Leaving the images aside, print every record in the material exactly.

[DATA FOR PROCESSING — start]

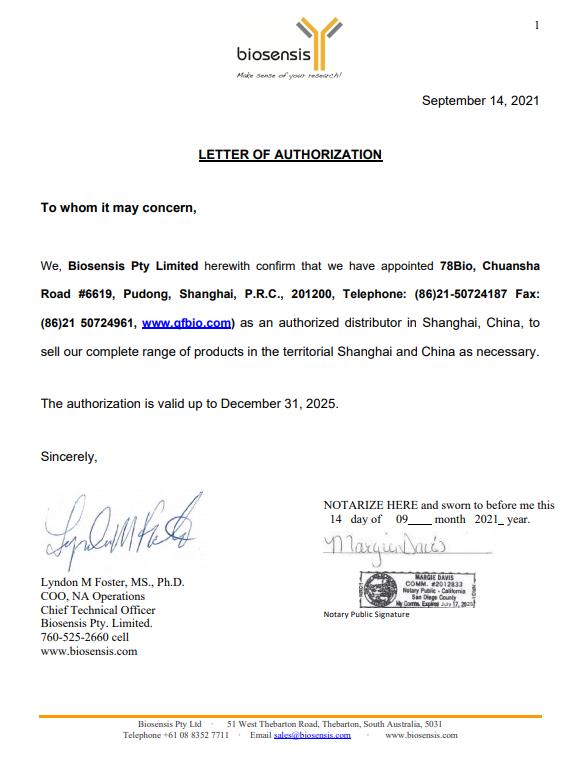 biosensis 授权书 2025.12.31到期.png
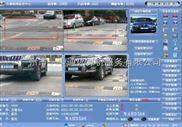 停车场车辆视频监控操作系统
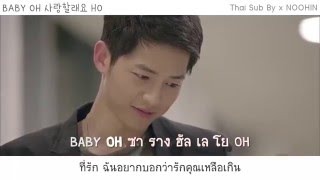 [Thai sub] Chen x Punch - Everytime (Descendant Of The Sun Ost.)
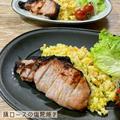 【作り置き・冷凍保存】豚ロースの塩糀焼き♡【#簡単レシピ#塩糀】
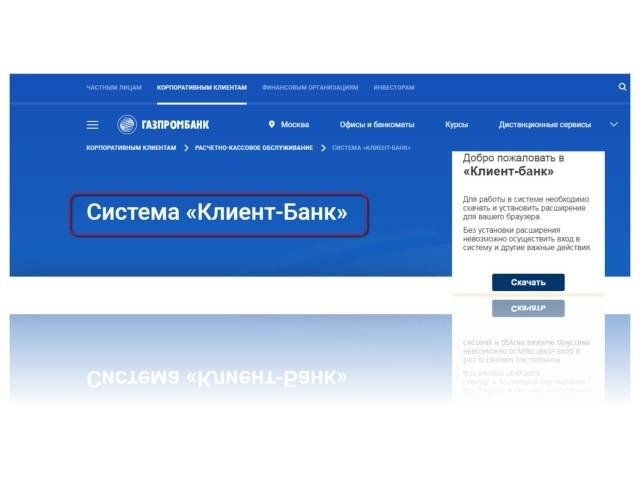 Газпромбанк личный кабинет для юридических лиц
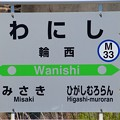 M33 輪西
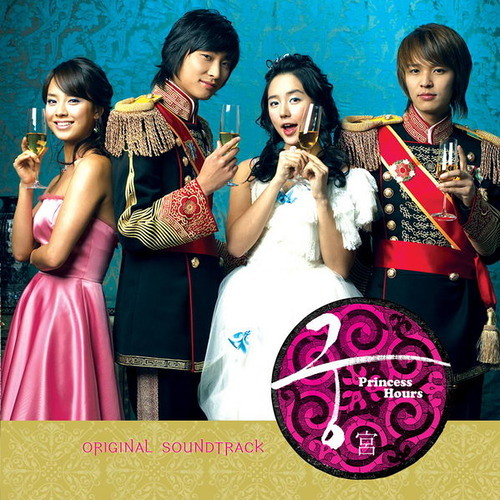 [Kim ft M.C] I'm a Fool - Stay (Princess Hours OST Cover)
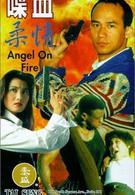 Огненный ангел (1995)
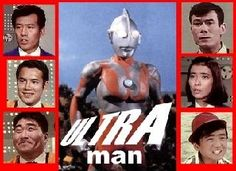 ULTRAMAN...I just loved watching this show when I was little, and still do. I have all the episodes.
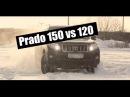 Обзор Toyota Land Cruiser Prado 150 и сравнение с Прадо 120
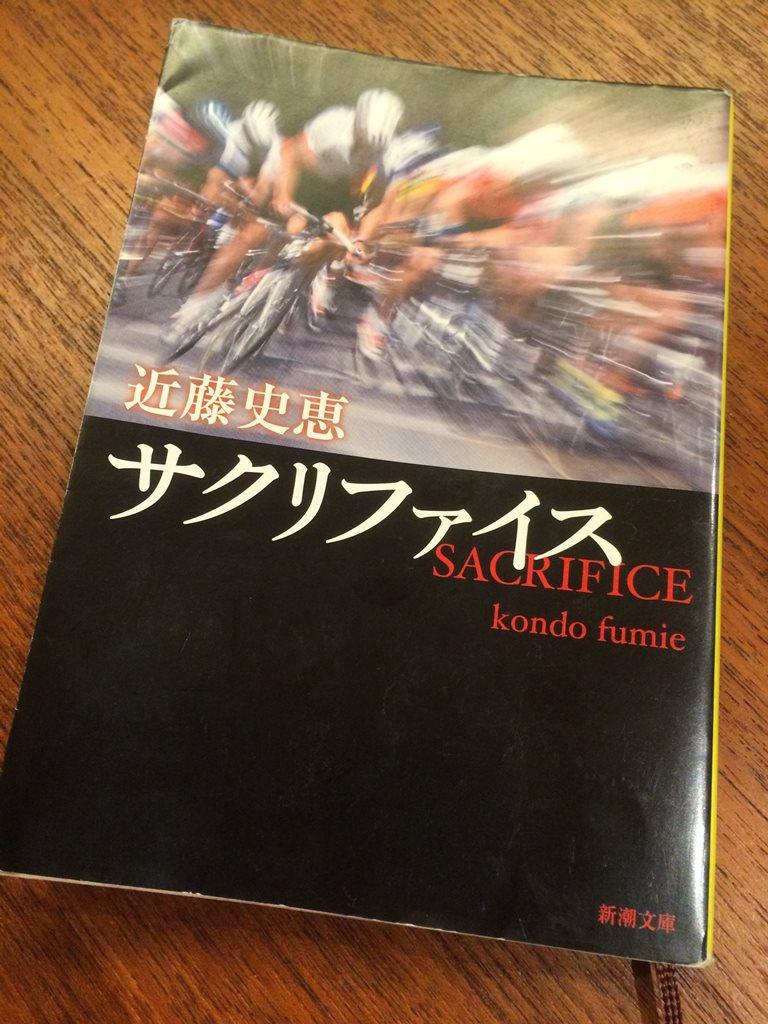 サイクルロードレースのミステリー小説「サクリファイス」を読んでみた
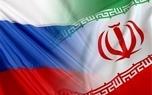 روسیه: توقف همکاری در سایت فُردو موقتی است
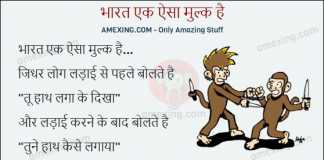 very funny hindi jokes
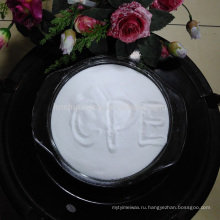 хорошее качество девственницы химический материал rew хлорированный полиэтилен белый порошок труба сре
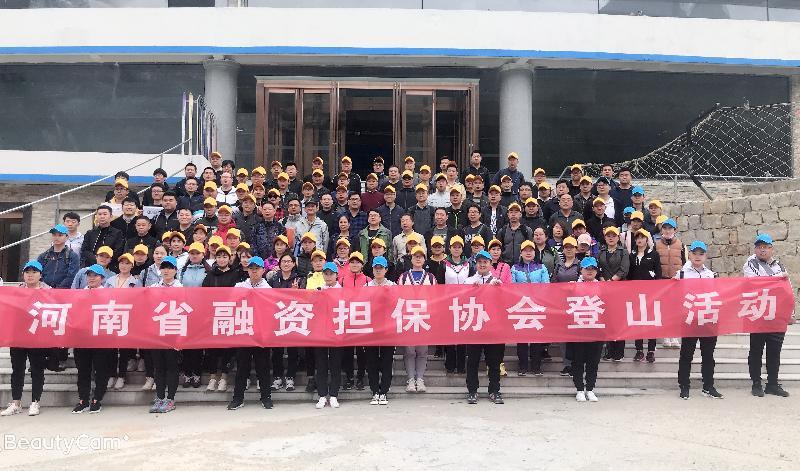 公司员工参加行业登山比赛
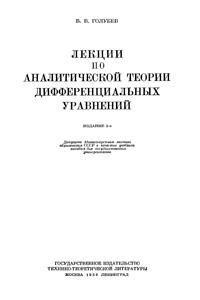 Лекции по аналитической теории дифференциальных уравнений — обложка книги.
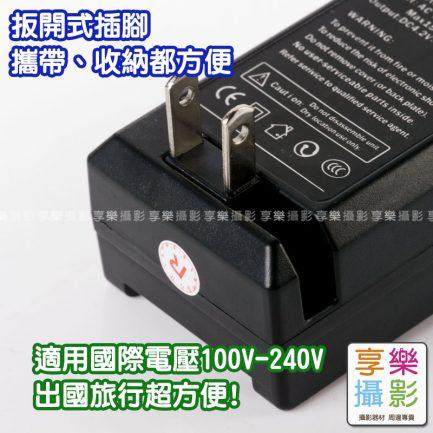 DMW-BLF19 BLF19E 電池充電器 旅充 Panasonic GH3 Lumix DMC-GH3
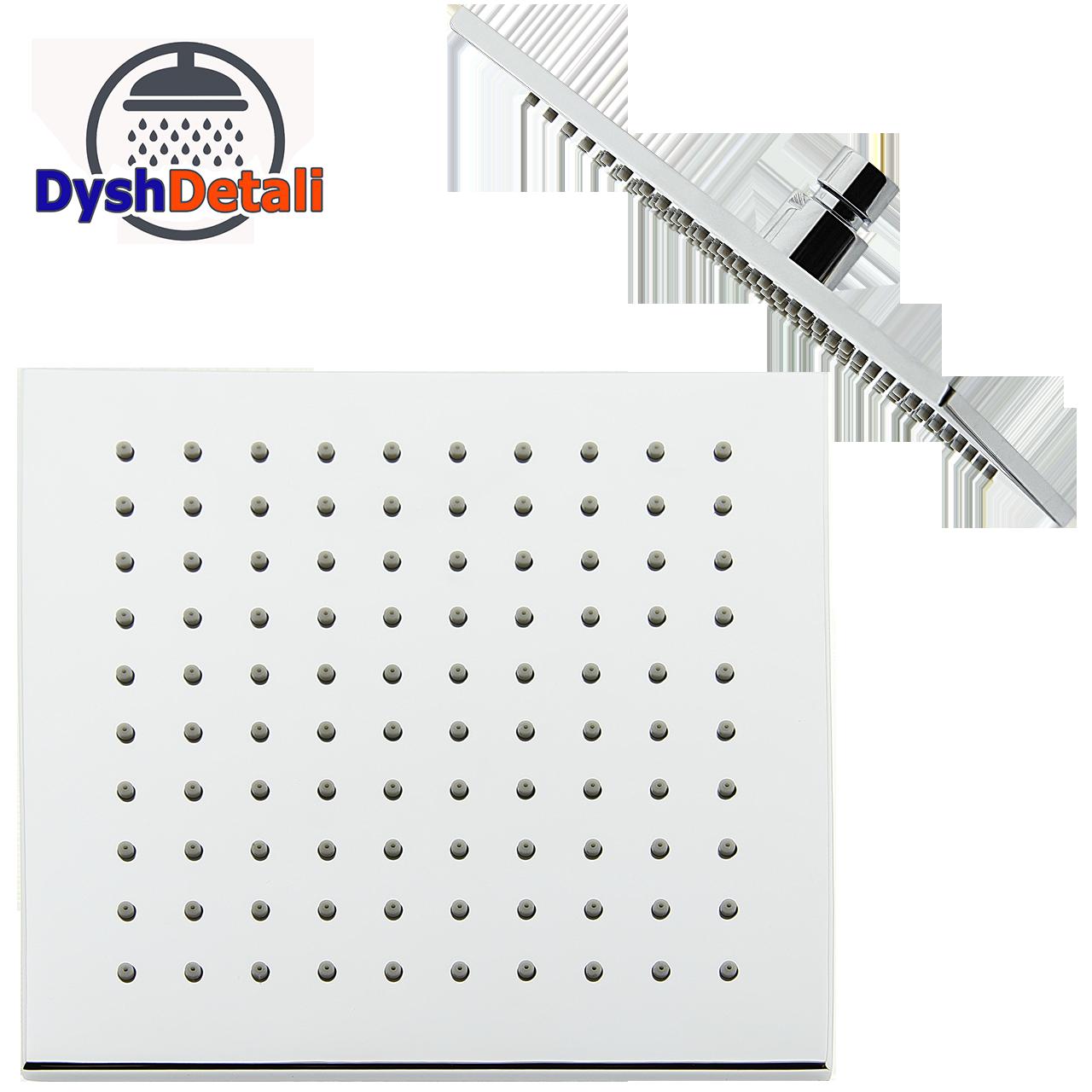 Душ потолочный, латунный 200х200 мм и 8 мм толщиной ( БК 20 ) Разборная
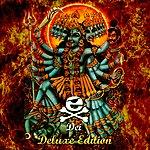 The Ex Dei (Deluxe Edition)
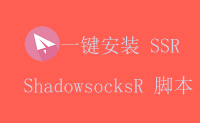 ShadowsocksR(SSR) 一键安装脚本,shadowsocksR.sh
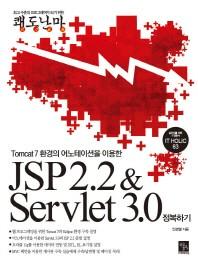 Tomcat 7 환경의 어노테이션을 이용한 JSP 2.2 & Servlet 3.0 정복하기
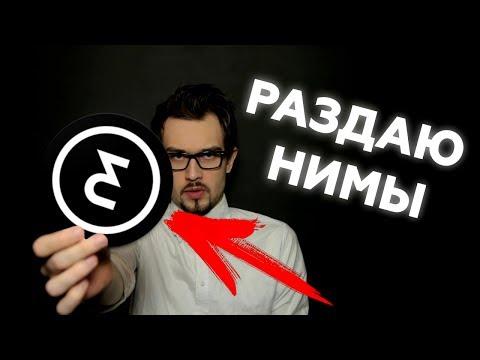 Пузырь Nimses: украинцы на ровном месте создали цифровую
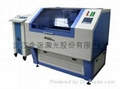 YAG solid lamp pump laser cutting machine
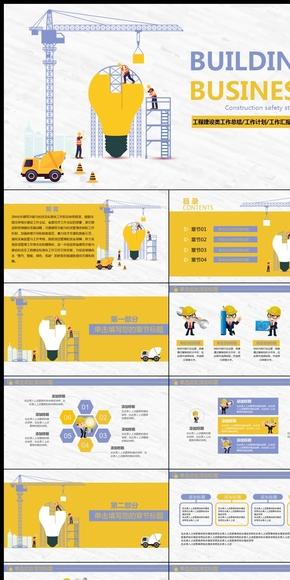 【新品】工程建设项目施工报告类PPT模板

[DATA FOR PROCESSING — finish]

OUTPUT OF THE EXERCISE —
 biosensis 授权书 2025.12.31到期.png
 停车场车辆视频监控操作系统
 [Thai sub] Chen x Punch - Everytime (Descendant Of The Sun Ost.)
 【作り置き・冷凍保存】豚ロースの塩糀焼き♡【#簡単レシピ#塩糀】
 Газпромбанк личный кабинет для юридических лиц
 M33 輪西
 [Kim ft M.C] I'm a Fool - Stay (Princess Hours OST Cover)
 Огненный ангел (1995)
 ULTRAMAN...I just loved watching this show when I was little, and still do. I have all the episodes.
 Обзор Toyota Land Cruiser Prado 150 и сравнение с Прадо 120
 サイクルロードレースのミステリー小説「サクリファイス」を読んでみた
 روسیه: توقف همکاری در سایت فُردو موقتی است
 very funny hindi jokes
 хорошее качество девственницы химический материал rew хлорированный полиэтилен белый порошок труба сре
 公司员工参加行业登山比赛
 Лекции по аналитической теории дифференциальных уравнений — обложка книги.
 DMW-BLF19 BLF19E 電池充電器 旅充 Panasonic GH3 Lumix DMC-GH3
 Душ потолочный, латунный 200х200 мм и 8 мм толщиной ( БК 20 ) Разборная
 The Ex Dei (Deluxe Edition)
 ShadowsocksR(SSR) 一键安装脚本,shadowsocksR.sh
 Tomcat 7 환경의 어노테이션을 이용한 JSP 2.2 & Servlet 3.0 정복하기
 Пузырь Nimses: украинцы на ровном месте создали цифровую
 YAG solid lamp pump laser cutting machine
 【新品】工程建设项目施工报告类PPT模板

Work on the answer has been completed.